I finally decided to try the disk in another usb enclosure, and it started working immediately. It turns out I was trying to use a SATA M.2 disk in a enclosure meant for NVMe SSD enclosures. While they looked the same, the functionalities were different and not interchangeable.

So the lesson is that you need to make sure you have the right kind of enclosure depending on if your disk is a SATA M.2 or NVMe M.2 SSD disk.

SATA M.2: These SSDs use the Serial ATA (SATA) interface protocol, which is the same interface used by traditional 2.5-inch SATA SSDs and hard drives. They typically have slower transfer speeds compared to NVMe SSDs, but are still much faster than traditional hard drives.

NVMe SSD: NVMe stands for Non-Volatile Memory Express. This is a newer interface protocol designed specifically for SSDs to take advantage of the high-speed PCIe bus. NVMe SSDs offer significantly faster transfer speeds compared to SATA SSDs, making them ideal for high-performance applications and tasks that require fast data transfer rates.

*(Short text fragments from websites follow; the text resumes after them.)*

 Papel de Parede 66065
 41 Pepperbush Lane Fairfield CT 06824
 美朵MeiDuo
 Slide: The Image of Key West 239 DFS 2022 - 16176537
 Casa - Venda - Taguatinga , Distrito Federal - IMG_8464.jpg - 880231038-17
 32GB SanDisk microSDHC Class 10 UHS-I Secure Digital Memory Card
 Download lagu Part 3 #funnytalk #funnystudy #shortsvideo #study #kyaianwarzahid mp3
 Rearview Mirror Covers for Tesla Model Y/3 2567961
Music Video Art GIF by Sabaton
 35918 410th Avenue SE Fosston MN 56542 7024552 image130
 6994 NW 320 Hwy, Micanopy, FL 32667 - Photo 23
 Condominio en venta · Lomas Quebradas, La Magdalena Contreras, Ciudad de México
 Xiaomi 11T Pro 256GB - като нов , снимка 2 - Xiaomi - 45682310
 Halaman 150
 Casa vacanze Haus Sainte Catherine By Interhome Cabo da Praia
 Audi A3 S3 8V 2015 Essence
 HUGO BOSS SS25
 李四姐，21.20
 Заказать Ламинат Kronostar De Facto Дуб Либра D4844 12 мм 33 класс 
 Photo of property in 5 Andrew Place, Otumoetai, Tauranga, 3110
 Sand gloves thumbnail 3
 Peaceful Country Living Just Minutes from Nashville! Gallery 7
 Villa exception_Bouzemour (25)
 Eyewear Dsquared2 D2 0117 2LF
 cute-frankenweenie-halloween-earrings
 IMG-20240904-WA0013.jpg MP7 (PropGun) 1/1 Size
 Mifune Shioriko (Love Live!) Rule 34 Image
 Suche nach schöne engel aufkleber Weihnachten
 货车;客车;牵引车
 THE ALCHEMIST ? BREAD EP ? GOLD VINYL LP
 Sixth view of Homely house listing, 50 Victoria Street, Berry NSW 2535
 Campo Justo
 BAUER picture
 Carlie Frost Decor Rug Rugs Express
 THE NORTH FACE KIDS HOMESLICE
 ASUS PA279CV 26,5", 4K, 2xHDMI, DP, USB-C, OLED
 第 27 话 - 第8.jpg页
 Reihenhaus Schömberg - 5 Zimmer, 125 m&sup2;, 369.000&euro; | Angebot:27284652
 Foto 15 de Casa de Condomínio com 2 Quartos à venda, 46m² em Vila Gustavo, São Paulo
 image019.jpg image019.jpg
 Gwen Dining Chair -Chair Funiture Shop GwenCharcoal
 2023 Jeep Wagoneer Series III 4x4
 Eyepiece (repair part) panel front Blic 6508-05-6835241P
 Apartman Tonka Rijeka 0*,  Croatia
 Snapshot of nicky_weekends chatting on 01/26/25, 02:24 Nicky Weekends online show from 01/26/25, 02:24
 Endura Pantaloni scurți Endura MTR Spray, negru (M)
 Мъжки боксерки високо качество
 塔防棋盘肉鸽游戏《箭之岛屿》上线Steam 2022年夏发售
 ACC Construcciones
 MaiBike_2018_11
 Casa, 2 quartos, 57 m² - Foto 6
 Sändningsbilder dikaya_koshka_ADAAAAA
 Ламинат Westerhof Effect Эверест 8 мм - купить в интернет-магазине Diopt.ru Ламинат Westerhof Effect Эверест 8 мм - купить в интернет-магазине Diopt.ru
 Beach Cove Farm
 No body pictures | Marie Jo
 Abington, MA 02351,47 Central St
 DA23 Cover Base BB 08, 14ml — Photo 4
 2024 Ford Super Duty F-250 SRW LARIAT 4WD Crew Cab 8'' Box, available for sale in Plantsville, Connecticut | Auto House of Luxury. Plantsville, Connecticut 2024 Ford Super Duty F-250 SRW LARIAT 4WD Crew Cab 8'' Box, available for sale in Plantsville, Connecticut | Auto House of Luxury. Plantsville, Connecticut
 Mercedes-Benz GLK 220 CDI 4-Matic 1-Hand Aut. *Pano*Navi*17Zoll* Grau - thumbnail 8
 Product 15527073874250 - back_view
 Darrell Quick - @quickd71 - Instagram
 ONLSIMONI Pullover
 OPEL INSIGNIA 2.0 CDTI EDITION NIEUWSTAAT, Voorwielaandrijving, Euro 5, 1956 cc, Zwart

Both SATA M.2 and NVMe M.2 SSDs are physically installed into the same M.2 slot inside a computer. The difference lies in how they communicate with the motherboard once installed.

The M.2 slot is a small, form-factor slot on the motherboard specifically designed to accommodate M.2 SSDs. This slot can support both SATA and NVMe M.2 SSDs, but the SSDs themselves use different interface protocols once connected.

So, regardless of whether you have a SATA M.2 SSD or an NVMe M.2 SSD, you would physically install it into the same M.2 slot on your motherboard. However, the interface protocol and speed capabilities differ between the two types of SSDs.